Multilingual Corpora in ECI/MCI

I.  Introduction

The thirteen multilingual corpora contained within ECI/MCI fall into a
small number of structural types, which in turn determine how they can
be accessed.  This document outlines the different types and how they
are structured.

II.  Parallel Sub-corpora

The corpora mul04 and mul05 consist of a number of parallel
subcorpora, each contained in a separate subdirectory (e.g. msp04),
with its own .sgm, .ent and .eci files.  The mulnn.sgm files
themselves include these sub-corpora in the same way that mci.sgm
includes the component corpora of ECI/MCI, that is, as SUBDOCs.

Mul12 is not really parallel at all, being comparable material
assembled by one site about the Danish, English and Spanish legal
systems, but it is structured in a similar way to mul04 and mul05.

III.  More or less parallel files

The corpora mul03, mul06, mul08 and mul09 consist of a number of
parallel files, one per language, all located in the same directory.
This directory and its files are structured similarly to those for a
monolingual corpus, so e.g. mul03a.eci, mul03b.eci and mul03c.eci are
the German, French and Italian versions respectively of the mul03
material.  To provide for aliasing (see below) subdirectories
(e.g. mfr03) are provided, with links to the parent directory for both
.eci and .ent files -- a seperate .sgm file is provided in each
subdirectory for access therefrom to a single language.

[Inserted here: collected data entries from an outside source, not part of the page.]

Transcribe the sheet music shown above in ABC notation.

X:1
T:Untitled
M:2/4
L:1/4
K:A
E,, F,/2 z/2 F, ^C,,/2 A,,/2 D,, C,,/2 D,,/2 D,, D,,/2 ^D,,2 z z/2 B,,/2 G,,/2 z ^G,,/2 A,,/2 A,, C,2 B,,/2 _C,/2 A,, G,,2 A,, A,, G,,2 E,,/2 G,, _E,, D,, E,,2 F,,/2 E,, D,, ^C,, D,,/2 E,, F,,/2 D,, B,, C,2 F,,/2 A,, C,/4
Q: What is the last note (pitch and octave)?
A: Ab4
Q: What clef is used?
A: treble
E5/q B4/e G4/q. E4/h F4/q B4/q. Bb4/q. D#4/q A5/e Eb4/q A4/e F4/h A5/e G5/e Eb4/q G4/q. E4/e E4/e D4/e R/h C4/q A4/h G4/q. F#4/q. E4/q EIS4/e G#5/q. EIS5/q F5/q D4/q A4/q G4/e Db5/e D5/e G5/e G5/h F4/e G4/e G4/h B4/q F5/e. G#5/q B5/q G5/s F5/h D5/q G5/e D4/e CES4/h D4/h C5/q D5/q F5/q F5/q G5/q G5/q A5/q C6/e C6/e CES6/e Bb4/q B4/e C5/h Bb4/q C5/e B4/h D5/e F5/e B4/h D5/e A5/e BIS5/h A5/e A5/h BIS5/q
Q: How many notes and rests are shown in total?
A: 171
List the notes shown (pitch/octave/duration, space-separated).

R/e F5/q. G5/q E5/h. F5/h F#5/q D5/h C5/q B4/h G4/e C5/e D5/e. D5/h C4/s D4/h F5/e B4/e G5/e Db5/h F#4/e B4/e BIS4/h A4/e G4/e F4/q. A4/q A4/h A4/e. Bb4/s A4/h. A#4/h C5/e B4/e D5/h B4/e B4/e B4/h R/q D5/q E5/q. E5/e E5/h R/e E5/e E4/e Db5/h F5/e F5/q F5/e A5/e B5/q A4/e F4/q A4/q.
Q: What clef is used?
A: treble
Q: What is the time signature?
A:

The corpora mul01 and mul02 are similar but less parallel.  They each
consist of a collection of varied material in various languages.
Mul01 is organised into subcomponents by material, with individual files
in different languages, while mul02 is organised into subcomponents by
language.  Again subdirectories with appropriate links are provided
for aliasing.

IV.  Interlinear files

The corpora mul07 and mul13 consist of files with alternating elements in
two languages.  Their structure is identical to that of ordinary
monolingual corpora.  They have no aliases, as they have no
monolingual components.

V.  Other cases

The corpora mul10 and mul11 don't fit this picture well:

  mul10:  Consists of multiple English translations of two French
          originals, so there are not an equal number of mfr10 and
          men10 .eci files.  No aliases.

  mul11:  Acquired so late no SGML markup done.  No aliases.

VI.  Aliases

When a multilingual corpus has separable monolingual components, these
are independently linked into the appropriate eci[1-4] data directory,
with corpus names composed of the appropriate language code and a code
number which is formed by adding 10 to the corpus code number of the
parent multilingual corpus.  For example, fre13 is the name of the
French component of mul03, and is linked to the appropriate
subdirectory, i.e. mul03/mfr03.

The point of all this is that e.g. eci1/fre*/*.eci is a pattern which
will pick all and only the type 1 French .eci files, whether
monolingual in origin or components of multilingual corpora.